One could make the case that this policy had some utility when it was first put in place. But that was a long time ago. The conservative position is that blacks have repeatedly proven they can compete with anyone without the benefits -- demeaning benefits, I might add -- of lower standards. There are countless examples of black success in every field at every level. The policy is no longer necessary. 

But the conservative argument goes further. Study after study shows that, in the case of college admissions, affirmative action actually hurts many blacks. By lowering admissions standards for blacks (and some other minority students), colleges set many of these students up for failure. They get placed in schools for which they're not prepared. And high black dropout rates confirm this view. 

So does common sense. 

If white students with mediocre SAT scores were admitted to Ivy League schools, they, too, would be set up to fail. 

Let's do the math: Conservatives believe that blacks and other minorities are every bit as capable as whites of succeeding as policemen, firemen, businessmen, lawyers, doctors, politicians, and college students. Yet, for this belief conservatives are called racist.

The irony, of course, is that those who accuse conservatives of being racist believe that blacks and other minorities are not as capable as whites of succeeding and therefore still need affirmative action, almost a half century after it was first implemented. 

Let's look at another issue where this contrast between conservatives and those who accuse them of being racist is even more starkly drawn -- Voter ID. 
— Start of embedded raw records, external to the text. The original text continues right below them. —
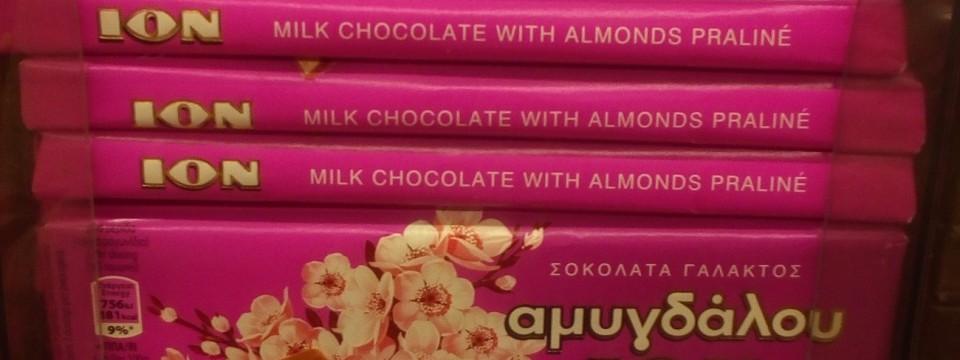 Σοκολάτα Αμυγδάλου ΙΟΝ Praliné (νέο προϊόν)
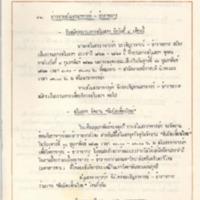 6 ก.พ.22.pdf
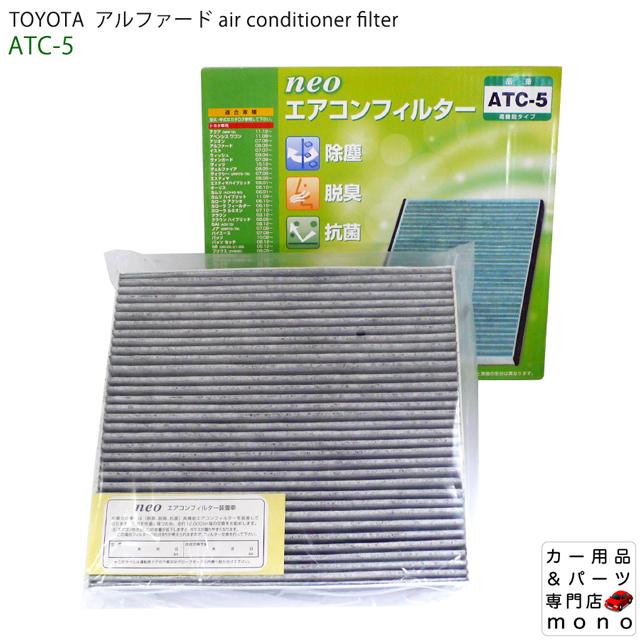 トヨタ 100%品質保証 アルファード ANH20 ANH25W 激安特価品 GGH20 GGH25W ATH20W Ag 活性炭入り 活性炭入 高機能エアコンフィルター TOYOTA エアコンフィルター 銀イオンコート 高機能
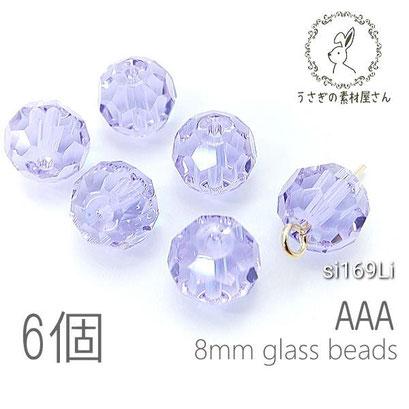 ガラスビーズ 8mm グレードAAA 多面カットビーズ ガラスパーツ 6個/ライラック系/si169Li
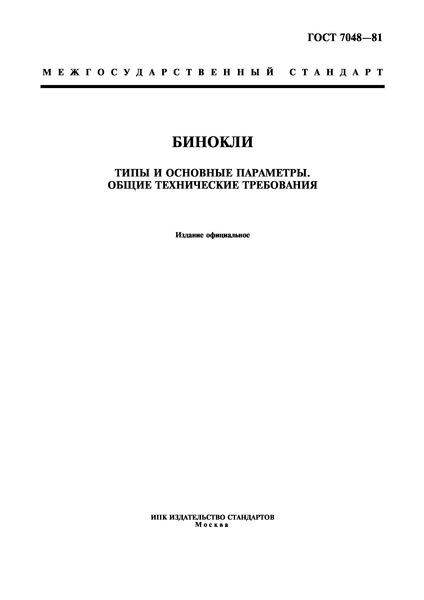 ГОСТ 7048-81 Бинокли. Типы и основные параметры. Общие технические требования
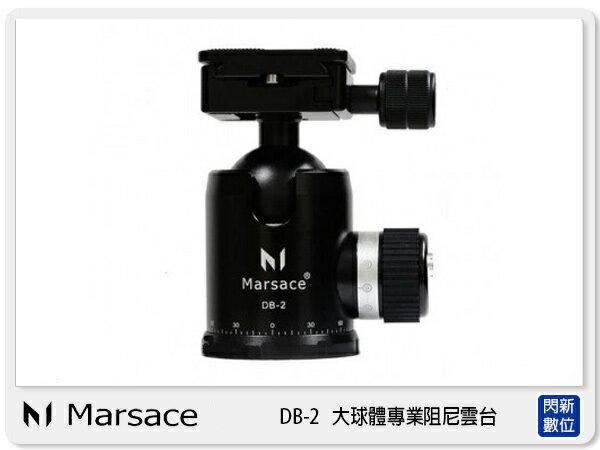 【分期0利率,免運費】接單進貨 Marsace 瑪瑟士 DB-2 大球體專業阻尼 雲台 雙水平儀 DB2 (公司貨)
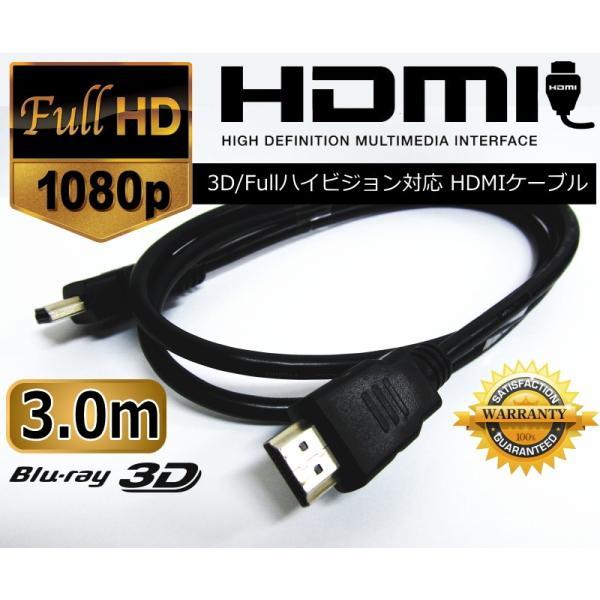 HDMIケーブル3mハイスピードhdmiケーブル1.4verイーサネット対応iphoneyoutubeパソコンテレビPS4PS5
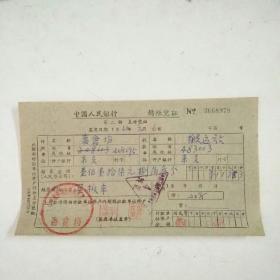 60年来安县畜禽场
Conservatives say that America should require that every voter present an ID when he or she votes, just as European countries do in order to help keep their elections honest. Are all these democracies racist? Of course not. Yet, the accusers say that conservatives who support Voter ID are racist. 

Why do they say this? Because, they argue, it's really a ruse to prevent blacks and minorities from voting, since many of them just aren't capable of acquiring an ID. 

Can you get more condescending than that?

Let's be real. You need an ID to drive, to fly, to buy a beer, even to purchase some cold medicines. Whites can do it, but blacks can't? Tell me who the racists are again?

One more example: it's conservatives who push for school vouchers, which would allow all parents, not just wealthy ones, to choose their children's school. It's the other side that doesn't trust minority parents to select an appropriate school for their children. Why aren't the people who compel black children to stay in terrible schools the racists?

At some point, maybe you'll start asking yourself, like I did: 

Who's really obsessed with race? And whose policies really hurt blacks and minorities? 

Maybe it's not who you think it is.

I'm Derryck Green of Project 21 for Prager University.